И дали калеки Доброхоту совет, чтобы послать за старичками самых учтивых людей, полированных, и чтобы взяли послы каждый по мягкой плетушке соломенной, в каких носят гусей пред царским теремом на льду драться. А в каждую плетушечку наказали калеки настлать на донышко сена пахучего и мягкого волокнистого мху с старой сосны, а сверху присыпать слегка пухом и драными перьями, чтобы было во что закопаться пустынничкам.

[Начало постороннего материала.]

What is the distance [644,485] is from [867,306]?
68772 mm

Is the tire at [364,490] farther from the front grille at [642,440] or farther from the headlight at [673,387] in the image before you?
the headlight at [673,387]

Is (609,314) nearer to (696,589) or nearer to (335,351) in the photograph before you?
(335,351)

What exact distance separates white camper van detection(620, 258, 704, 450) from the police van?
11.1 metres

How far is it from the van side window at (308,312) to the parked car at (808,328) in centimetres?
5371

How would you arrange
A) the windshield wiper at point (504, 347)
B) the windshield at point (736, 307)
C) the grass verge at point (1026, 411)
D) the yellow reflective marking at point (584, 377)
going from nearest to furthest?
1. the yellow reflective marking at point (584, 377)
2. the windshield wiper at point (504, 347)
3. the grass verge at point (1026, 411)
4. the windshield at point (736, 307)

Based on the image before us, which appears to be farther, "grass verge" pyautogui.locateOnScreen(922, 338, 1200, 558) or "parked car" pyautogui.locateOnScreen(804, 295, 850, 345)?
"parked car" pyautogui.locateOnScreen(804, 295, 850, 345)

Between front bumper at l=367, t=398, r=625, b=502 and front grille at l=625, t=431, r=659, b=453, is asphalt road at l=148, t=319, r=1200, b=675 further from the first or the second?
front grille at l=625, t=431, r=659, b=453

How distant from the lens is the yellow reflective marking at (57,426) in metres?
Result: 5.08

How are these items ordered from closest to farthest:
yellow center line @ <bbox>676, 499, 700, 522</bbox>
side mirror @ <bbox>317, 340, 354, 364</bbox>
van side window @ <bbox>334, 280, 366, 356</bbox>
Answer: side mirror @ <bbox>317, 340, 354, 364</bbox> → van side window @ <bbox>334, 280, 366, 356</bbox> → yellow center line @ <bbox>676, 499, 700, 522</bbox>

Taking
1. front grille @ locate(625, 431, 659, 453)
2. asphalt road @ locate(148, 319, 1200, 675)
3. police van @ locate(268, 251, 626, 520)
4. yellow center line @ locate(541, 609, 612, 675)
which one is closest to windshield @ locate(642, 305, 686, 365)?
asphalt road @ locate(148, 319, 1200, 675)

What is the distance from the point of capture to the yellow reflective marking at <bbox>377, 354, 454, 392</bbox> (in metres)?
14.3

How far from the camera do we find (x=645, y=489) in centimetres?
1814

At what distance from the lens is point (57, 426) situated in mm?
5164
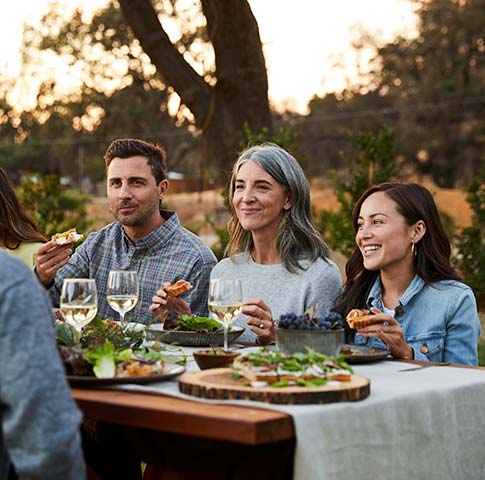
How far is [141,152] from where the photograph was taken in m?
5.17

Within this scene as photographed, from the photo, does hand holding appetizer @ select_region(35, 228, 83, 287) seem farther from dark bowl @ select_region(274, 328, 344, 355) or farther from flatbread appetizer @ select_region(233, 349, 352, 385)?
flatbread appetizer @ select_region(233, 349, 352, 385)

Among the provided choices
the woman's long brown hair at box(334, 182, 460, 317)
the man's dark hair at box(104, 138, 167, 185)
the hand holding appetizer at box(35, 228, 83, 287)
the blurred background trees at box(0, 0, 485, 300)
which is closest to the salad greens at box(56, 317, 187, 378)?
the hand holding appetizer at box(35, 228, 83, 287)

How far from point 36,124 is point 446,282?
1870 inches

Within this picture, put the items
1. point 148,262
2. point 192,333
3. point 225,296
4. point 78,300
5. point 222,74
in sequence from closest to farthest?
point 78,300
point 225,296
point 192,333
point 148,262
point 222,74

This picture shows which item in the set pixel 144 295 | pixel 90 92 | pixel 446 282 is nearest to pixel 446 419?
pixel 446 282

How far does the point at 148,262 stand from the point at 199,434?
2706 mm

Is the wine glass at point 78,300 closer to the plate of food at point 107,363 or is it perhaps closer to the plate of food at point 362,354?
the plate of food at point 107,363

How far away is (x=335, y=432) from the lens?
98.7 inches

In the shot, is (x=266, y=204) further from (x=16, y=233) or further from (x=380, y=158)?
(x=380, y=158)

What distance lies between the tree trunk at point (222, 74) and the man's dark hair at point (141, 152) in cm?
528

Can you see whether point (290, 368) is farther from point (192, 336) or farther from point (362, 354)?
point (192, 336)

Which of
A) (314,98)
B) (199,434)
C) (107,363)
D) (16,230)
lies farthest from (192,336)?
(314,98)

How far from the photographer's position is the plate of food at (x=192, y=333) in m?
3.67

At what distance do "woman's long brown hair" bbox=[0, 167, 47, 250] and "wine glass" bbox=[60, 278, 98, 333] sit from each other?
190 cm
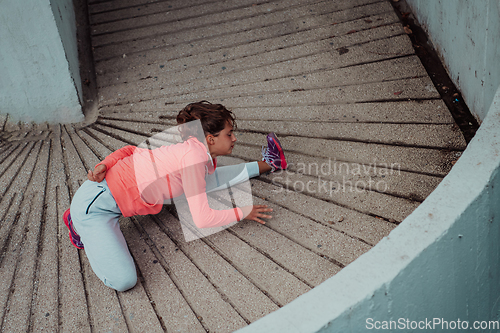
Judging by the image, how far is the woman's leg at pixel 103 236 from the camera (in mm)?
1825

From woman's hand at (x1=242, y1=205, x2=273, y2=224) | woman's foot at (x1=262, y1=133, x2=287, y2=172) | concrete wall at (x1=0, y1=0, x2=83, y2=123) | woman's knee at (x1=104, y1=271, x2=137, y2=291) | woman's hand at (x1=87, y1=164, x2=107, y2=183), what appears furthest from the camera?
concrete wall at (x1=0, y1=0, x2=83, y2=123)

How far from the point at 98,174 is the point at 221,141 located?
609mm

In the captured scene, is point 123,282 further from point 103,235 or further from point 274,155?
point 274,155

И всадить старичков надо вежливо, по-учтивому, и нести во всю дорогу посменно в плетушечках, потому что свои ножки у них отстоялися и ходить они разучилися, а тела у них так изветшались, что нести их посыльным нимало не тягостно.

Разослал король пятьдесят послов во все стороны и велел, чтобы нашли, где хотят, старцев: Дубовика, Полевика и Водовика, и чтоб сняли их с насиженных мест бережно, посадили половчее в плетушечки и принесли бы к королю на закорочках. И которые из полсотни людей не найдут старичков, а без пользя даром проходят, тем большого наказания пужаться не надобно и домой идти весело; а которые счастливы будут и праведных старичков принесут, тем ждать себе больших почестей: тем поставят каждому у двора по кресту и по шесту, а наверх шеста взденут цветной колпак, чтобы все, кто мимо пойдет, вверх глаза бы драл да им бы завидовал. А дорогой чтобы ни о чем старичков не сметь спрашивать, а сказать только им, чтоб они не боялись для себя ни битья, ни бритья, ни горячего укропа {112}, потому что зовет их сам король к себе на очи и хочет узнать от них только одно: отчего у него все не спорится и не ладится. И как только они ему об этом скажут, так он их ни о чем больше не станет расспрашивать, а наградит всем, что им надобно, и в какой чин они захотят – в тот он их и пожалует. Если они захотят при короле чтобы быть, то он оставит их жить у себя на застольщине и даст им супротив других кормы вдоволе; а если они, одичавши чрез долгий век, не поймут, как в столице жить и как при каких церемониях надо ухмыляться или морщиться, то король их за то не сказнит, а опять назад в свою глушь сошлет на тот манер, как самим им понравится, – хоть в колымагах на тавреной, пушной кошме {113}, хоть опять на мхе и на сене в плетушках соломенных.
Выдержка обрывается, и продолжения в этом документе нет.